++++ Provided records

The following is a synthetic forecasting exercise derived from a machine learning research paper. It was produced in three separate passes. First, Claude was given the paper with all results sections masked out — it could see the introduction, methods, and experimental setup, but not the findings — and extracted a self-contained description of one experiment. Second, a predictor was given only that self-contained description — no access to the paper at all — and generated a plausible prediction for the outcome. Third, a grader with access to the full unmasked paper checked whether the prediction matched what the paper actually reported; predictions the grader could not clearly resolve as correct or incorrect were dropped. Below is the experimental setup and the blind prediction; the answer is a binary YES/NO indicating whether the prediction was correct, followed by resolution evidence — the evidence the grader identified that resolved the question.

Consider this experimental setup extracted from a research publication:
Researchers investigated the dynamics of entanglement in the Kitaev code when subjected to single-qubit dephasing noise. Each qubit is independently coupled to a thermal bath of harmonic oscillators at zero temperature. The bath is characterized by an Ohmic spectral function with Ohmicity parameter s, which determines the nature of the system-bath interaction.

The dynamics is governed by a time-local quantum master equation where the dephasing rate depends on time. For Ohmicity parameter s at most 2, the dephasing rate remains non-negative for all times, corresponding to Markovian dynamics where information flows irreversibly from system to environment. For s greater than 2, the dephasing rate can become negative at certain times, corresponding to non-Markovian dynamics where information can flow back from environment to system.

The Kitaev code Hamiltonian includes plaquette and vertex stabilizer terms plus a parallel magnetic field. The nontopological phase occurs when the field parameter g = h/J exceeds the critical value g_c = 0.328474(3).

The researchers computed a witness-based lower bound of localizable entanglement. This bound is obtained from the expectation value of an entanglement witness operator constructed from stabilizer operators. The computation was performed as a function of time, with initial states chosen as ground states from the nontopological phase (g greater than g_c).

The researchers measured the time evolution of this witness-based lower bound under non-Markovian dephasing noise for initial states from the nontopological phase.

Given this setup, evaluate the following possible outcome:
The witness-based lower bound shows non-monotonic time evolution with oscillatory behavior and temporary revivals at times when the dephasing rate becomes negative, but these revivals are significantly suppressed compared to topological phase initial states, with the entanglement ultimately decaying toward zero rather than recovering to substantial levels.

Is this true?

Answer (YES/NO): NO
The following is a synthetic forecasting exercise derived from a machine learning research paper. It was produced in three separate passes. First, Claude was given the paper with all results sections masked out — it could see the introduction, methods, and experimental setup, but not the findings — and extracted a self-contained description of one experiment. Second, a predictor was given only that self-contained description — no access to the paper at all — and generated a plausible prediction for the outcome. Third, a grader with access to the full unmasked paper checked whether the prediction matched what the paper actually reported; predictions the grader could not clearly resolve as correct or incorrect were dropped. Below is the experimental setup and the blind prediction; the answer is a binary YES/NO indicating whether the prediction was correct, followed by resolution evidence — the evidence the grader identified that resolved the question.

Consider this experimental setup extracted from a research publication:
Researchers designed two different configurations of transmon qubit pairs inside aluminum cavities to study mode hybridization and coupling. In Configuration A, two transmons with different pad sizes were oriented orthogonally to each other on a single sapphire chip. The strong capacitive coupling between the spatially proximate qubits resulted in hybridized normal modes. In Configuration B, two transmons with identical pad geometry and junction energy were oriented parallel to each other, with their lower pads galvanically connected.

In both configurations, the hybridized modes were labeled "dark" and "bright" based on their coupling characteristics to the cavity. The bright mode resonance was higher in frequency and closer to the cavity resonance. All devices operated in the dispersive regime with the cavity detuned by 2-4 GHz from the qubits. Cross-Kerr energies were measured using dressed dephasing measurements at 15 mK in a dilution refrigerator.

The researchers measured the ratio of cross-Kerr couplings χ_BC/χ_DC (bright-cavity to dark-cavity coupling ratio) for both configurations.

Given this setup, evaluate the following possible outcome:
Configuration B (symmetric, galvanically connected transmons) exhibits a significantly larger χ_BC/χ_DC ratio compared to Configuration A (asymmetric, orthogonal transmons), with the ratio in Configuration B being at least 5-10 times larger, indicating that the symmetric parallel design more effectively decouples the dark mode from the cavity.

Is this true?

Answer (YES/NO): NO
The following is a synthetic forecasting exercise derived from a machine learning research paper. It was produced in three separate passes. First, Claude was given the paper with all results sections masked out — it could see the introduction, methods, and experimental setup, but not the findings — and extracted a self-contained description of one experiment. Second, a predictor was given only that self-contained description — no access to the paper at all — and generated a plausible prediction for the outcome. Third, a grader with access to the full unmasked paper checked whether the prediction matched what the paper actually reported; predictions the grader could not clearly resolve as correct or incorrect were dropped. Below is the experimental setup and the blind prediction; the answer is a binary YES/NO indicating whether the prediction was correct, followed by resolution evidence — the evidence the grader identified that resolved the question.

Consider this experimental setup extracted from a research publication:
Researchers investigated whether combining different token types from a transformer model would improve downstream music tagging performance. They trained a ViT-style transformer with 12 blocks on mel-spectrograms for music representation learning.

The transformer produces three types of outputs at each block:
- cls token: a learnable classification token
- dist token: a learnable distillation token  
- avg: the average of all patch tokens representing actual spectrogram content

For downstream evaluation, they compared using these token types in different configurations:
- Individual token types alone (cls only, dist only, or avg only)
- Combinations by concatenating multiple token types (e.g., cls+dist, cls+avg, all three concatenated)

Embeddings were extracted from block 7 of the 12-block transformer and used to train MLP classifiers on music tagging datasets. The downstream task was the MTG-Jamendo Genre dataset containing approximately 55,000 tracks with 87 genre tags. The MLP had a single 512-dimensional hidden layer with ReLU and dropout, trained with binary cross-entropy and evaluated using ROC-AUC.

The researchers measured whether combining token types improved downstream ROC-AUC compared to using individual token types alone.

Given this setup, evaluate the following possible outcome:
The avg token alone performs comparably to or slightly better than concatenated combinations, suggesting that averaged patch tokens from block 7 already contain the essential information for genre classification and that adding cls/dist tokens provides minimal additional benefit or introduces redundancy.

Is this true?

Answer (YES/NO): NO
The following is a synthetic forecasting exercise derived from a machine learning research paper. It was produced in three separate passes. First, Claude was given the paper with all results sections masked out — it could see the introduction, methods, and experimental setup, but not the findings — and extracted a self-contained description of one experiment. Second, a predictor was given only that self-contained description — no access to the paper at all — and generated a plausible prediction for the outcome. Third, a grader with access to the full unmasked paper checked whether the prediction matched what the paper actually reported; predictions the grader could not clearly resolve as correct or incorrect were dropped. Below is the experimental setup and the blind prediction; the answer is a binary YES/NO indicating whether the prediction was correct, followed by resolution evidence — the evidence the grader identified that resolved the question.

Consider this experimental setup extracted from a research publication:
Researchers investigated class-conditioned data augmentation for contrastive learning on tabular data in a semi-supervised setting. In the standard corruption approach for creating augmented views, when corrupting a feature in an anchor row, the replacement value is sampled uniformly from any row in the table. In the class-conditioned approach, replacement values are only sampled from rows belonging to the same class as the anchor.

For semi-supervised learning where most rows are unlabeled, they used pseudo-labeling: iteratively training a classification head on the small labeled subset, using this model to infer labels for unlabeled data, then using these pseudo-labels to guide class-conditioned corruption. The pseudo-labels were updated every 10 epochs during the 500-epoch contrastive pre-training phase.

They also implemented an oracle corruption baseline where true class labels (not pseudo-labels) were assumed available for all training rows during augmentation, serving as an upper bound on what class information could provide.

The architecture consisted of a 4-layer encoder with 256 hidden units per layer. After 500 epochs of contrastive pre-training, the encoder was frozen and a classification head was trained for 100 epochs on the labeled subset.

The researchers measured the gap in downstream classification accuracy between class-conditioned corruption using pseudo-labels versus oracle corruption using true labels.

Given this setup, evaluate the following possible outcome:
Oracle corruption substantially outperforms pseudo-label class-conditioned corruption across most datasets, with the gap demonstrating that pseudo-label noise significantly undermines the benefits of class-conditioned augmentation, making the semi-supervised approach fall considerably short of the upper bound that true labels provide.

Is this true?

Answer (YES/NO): NO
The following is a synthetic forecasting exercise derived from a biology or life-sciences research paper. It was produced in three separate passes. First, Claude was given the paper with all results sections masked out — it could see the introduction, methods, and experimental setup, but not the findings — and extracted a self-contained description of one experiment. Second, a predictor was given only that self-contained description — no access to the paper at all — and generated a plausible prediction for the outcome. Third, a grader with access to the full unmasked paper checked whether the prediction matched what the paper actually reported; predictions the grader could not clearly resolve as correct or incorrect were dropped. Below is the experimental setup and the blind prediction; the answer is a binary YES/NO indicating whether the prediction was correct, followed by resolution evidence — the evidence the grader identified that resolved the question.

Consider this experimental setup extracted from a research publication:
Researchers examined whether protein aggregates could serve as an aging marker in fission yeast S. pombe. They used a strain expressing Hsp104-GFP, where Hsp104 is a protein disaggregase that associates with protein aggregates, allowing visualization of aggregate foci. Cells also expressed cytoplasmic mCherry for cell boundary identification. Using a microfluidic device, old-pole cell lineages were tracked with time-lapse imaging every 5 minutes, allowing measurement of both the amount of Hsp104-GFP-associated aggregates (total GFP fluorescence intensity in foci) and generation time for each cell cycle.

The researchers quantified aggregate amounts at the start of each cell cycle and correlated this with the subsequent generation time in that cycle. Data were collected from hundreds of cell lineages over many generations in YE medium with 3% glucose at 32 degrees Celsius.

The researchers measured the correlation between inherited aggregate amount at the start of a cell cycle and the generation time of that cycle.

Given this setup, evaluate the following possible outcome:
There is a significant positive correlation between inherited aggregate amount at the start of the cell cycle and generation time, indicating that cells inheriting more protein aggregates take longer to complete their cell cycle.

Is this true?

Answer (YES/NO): NO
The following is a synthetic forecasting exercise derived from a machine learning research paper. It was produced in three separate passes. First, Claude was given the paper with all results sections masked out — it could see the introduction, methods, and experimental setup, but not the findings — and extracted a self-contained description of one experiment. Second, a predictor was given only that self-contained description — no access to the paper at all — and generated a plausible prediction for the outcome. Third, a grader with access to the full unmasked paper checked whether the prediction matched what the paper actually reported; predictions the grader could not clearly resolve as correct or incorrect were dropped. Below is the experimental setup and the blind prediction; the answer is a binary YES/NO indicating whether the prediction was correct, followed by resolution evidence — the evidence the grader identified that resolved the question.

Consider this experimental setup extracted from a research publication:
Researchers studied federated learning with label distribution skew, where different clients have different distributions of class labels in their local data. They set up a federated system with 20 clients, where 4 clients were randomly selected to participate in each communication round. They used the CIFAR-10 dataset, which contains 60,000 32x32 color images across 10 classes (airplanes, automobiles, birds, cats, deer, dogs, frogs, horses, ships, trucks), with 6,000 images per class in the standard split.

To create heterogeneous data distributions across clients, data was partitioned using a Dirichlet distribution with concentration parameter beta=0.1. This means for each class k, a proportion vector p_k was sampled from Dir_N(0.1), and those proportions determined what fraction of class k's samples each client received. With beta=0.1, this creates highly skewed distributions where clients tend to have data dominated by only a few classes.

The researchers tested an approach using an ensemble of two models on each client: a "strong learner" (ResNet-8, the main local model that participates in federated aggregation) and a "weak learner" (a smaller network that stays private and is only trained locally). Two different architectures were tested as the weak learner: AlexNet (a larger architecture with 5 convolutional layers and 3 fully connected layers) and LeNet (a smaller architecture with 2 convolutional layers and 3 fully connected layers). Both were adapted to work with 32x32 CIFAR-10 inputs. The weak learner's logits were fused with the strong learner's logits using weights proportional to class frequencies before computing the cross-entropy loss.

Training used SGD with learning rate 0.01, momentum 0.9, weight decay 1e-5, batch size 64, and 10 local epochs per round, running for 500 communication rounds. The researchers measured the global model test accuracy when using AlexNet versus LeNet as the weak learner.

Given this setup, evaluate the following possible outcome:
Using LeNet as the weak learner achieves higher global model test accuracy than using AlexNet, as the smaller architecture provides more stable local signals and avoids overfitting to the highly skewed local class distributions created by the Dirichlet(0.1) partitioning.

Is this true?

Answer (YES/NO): NO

++++++++

### About this exercise
What lines in the material include the string "Markovian"? Pull each one out.

### Solution
The dynamics is governed by a time-local quantum master equation where the dephasing rate depends on time. For Ohmicity parameter s at most 2, the dephasing rate remains non-negative for all times, corresponding to Markovian dynamics where information flows irreversibly from system to environment. For s greater than 2, the dephasing rate can become negative at certain times, corresponding to non-Markovian dynamics where information can flow back from environment to system.
The researchers measured the time evolution of this witness-based lower bound under non-Markovian dephasing noise for initial states from the nontopological phase.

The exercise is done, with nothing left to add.